Google may have an interest in the home system market, too. Its Nest group with an excellent thermostat and other devices could expand by either cooperating or competing with Echo/Alexa. For now, Echo can interact with Nest, but neither has shown that it can become a dramatically better hub. Neither has become the iPhone of home environmental management.
Apple isn’t a big player in this area yet, but in its quest to grow broader as well as taller, the company might try to create a smart home hub that redefines that realm, much the way its other products have brought significant advancement to their market segments.
Nor would it be prudent for any observer to ignore the potential of Microsoft, which is desperate to overcome the setbacks it has endured in consumer markets. With all its wealth and prowess, the Redmond, Washington company has repeatedly failed to create an iconic phone, a market-changing tablet or a game console that redefined amusement devices. The way things have been going, it is beginning to look like Microsoft’s future is mainly about grabbing territory that IBM is leaving or losing: glass houses and business computing clouds.
IBM, perhaps ironically, sounds more progressive than Microsoft these days, even if its financial results indicate that talk is a lot cheaper than industrial innovation. Still, even if what IBM seems to be saying about its Watson technologies is only partially true, Big Blue could well have technology that can enliven and animate many information based services. For instance, if Watson’s medical folk can bring an ear and a voice into operating theatres, giving surgeons a bit of real-time help the way navigation advice dispensed by Google Maps, a prominent place in medical history awaits. Or if Watson’s smart city technology, whether talking or not, can monitor water quality and ward off a tragedy like that in Flint, Michigan, Big Blue could become the agent of health and safety the public always wants, sometimes expects but doesn’t always receive.

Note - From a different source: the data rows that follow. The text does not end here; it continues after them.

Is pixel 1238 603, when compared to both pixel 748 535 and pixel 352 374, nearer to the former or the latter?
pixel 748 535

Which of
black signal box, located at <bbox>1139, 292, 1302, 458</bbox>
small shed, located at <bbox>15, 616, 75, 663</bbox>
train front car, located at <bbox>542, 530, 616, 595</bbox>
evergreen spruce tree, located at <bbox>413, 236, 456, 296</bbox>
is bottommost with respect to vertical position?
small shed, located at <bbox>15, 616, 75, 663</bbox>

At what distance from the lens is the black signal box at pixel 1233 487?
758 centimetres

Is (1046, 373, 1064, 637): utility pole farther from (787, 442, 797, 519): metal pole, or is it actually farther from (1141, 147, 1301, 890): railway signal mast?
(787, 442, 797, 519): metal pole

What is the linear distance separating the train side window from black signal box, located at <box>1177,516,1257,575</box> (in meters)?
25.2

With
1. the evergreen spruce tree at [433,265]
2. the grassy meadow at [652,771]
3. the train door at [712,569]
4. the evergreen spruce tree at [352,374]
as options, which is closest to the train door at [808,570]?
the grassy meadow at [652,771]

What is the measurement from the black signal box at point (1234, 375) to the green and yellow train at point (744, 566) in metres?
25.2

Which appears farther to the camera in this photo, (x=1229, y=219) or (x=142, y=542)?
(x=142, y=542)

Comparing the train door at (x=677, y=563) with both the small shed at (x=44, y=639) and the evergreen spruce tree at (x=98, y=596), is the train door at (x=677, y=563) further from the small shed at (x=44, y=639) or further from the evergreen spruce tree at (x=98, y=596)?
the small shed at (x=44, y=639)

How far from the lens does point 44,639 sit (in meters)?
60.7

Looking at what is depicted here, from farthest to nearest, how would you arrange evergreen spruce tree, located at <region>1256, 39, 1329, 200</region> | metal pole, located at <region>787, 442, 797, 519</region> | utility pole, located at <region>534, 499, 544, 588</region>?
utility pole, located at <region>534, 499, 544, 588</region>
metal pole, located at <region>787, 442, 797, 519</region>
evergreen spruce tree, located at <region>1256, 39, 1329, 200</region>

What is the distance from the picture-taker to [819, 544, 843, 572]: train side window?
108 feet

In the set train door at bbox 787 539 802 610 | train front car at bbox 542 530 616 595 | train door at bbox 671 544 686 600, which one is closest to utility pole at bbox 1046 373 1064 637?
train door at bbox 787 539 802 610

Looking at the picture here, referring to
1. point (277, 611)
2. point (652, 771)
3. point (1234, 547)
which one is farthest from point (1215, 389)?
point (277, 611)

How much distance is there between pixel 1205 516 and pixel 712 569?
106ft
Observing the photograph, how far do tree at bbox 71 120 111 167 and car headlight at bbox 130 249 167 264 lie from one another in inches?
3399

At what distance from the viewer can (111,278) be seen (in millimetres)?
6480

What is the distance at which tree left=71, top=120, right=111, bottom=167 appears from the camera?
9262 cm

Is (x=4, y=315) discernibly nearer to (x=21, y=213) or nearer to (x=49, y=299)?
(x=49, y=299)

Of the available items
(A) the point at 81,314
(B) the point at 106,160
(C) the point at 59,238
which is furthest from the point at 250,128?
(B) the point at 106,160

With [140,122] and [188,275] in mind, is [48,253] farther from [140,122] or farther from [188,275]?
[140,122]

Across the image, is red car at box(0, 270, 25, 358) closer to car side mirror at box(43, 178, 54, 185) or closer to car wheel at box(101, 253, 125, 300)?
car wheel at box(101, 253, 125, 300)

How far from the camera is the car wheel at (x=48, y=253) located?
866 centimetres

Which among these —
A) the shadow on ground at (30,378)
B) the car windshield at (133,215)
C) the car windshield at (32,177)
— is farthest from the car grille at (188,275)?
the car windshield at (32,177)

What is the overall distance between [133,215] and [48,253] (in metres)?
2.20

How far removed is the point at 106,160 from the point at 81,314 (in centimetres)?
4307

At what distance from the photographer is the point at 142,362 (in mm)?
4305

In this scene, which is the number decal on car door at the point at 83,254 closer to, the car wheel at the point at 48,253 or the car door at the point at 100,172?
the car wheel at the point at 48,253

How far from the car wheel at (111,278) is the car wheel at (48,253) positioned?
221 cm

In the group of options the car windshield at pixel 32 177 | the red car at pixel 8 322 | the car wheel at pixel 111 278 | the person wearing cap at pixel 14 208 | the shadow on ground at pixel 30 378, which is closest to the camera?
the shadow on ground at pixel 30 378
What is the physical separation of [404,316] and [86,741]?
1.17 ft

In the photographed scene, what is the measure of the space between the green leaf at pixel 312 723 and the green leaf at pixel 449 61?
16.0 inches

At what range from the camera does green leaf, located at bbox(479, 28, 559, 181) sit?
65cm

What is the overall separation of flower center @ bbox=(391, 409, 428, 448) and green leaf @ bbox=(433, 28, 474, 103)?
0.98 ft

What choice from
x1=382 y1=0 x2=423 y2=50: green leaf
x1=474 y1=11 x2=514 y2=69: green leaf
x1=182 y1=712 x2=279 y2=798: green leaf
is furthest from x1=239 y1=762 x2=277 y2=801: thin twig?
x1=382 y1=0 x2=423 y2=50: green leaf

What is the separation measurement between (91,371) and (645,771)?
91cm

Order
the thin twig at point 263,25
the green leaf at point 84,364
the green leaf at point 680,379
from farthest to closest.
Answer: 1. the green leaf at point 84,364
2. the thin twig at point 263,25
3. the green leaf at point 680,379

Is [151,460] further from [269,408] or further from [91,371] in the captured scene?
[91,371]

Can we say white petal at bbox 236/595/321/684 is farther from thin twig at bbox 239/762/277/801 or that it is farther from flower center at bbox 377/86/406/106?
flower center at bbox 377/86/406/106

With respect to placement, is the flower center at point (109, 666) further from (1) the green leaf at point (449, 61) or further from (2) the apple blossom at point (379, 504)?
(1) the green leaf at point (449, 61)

Notwithstanding its ambitious promotional efforts, though, IBM seems to be missing the boat. If it doesn’t soon show some real services for ordinary people, its potential market, like bored Bob Dylan in that IBM Watson ad, is going to just walk away. Right now anyone can affordably get the best advice Siri has to offer, and quite a few already do so. Many others, perhaps even more, have Google riding along as they drive, finding a course around traffic jams and, when asked, suggesting a place to get roadside chow or with hands free placing a phone call home. A few people simplify visits to an unfamiliar city with coaching by Cortana. And a small but significant and growing number have homes managed with the help of networked tablets that make our dwellings safer nodes on the Internet of Things.
People who care about IBM, particularly shareholders glancing at the exit, want to know what Warren Buffet must wonder amidst his worst nightmares: Where is Watson in all this? Buffett and IBM buffs may be saying, as Alexander Graham Bell once said under very different circumstances, “Come here, Mr. Watson, I want you.”